# Exercise objective
Copy each of the following lines word for word, leaving out the pictures.

# Data section
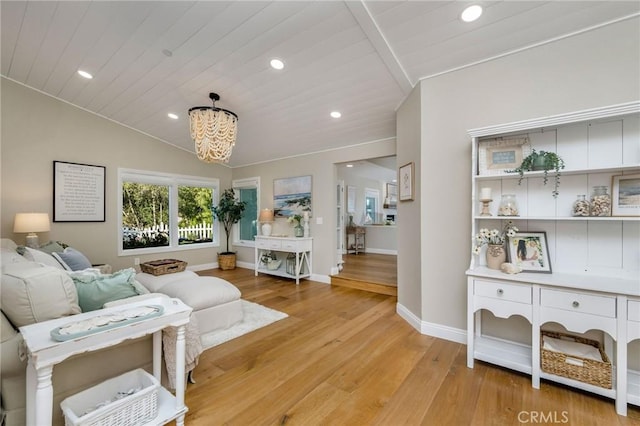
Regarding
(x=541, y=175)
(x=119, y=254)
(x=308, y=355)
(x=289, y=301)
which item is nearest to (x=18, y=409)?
(x=308, y=355)

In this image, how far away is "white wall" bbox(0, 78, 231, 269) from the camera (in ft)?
12.5

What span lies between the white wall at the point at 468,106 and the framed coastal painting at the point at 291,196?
2.48 metres

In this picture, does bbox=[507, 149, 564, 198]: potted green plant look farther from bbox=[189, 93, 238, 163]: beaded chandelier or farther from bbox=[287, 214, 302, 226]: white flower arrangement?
bbox=[287, 214, 302, 226]: white flower arrangement

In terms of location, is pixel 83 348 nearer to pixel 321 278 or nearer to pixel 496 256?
pixel 496 256

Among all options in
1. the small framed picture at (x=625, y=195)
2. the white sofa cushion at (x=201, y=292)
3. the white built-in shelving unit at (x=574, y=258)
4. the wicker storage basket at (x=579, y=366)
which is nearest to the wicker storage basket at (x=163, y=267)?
the white sofa cushion at (x=201, y=292)

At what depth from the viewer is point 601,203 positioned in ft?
6.31

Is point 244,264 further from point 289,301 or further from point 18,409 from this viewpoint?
point 18,409

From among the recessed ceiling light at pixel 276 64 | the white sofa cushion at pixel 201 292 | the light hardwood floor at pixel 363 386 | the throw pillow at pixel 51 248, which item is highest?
the recessed ceiling light at pixel 276 64

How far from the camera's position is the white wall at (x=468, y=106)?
1958 mm

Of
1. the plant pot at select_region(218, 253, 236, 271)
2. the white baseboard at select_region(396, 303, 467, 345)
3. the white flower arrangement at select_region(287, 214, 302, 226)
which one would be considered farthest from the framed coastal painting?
the white baseboard at select_region(396, 303, 467, 345)

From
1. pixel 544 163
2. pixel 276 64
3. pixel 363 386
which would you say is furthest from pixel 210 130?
pixel 544 163

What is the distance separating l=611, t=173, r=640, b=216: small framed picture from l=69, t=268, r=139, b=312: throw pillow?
3648 mm

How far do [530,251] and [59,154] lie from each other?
20.8 ft

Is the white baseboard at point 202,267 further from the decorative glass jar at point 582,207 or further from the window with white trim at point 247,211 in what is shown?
the decorative glass jar at point 582,207
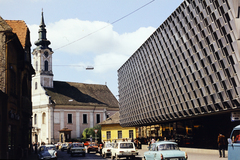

# Finished answer
Regarding
(x=541, y=175)
(x=119, y=254)
(x=308, y=355)
(x=289, y=301)
which item is nearest to (x=18, y=409)?
(x=308, y=355)

In this image, how far away is "white wall" bbox(0, 78, 231, 269) from the camera (in ft)?
12.5

What span lies between the white wall at the point at 468,106 and the framed coastal painting at the point at 291,196?
2.48 metres

In this picture, does bbox=[507, 149, 564, 198]: potted green plant look farther from bbox=[189, 93, 238, 163]: beaded chandelier or farther from bbox=[287, 214, 302, 226]: white flower arrangement?
bbox=[287, 214, 302, 226]: white flower arrangement

In terms of location, is pixel 83 348 nearer to pixel 321 278 or nearer to pixel 496 256?
pixel 496 256

Among all options in
1. the small framed picture at (x=625, y=195)
2. the white sofa cushion at (x=201, y=292)
3. the white built-in shelving unit at (x=574, y=258)
4. the wicker storage basket at (x=579, y=366)
which is nearest to the wicker storage basket at (x=163, y=267)?
the white sofa cushion at (x=201, y=292)

At what depth from the viewer is point 601,203 positioned in ft?
6.31

Is point 244,264 further from point 289,301 or further from point 18,409 from this viewpoint?
point 18,409

From among the recessed ceiling light at pixel 276 64 | the white sofa cushion at pixel 201 292 | the light hardwood floor at pixel 363 386 | the throw pillow at pixel 51 248, which item is highest?
the recessed ceiling light at pixel 276 64

How far from the camera's position is the white wall at (x=468, y=106)?
1958 mm

Of
1. the plant pot at select_region(218, 253, 236, 271)
2. the white baseboard at select_region(396, 303, 467, 345)
3. the white flower arrangement at select_region(287, 214, 302, 226)
which one would be considered farthest from the framed coastal painting?
the white baseboard at select_region(396, 303, 467, 345)

From
1. pixel 544 163
2. pixel 276 64
3. pixel 363 386
which would you say is furthest from pixel 210 130?
pixel 544 163

What is the distance separating l=611, t=173, r=640, b=216: small framed picture from l=69, t=268, r=139, b=312: throw pillow?
3648 mm

How far do [530,251] and [59,154] lie from each other?
20.8 ft

Is the white baseboard at point 202,267 further from the decorative glass jar at point 582,207 or further from the window with white trim at point 247,211 in what is shown?
the decorative glass jar at point 582,207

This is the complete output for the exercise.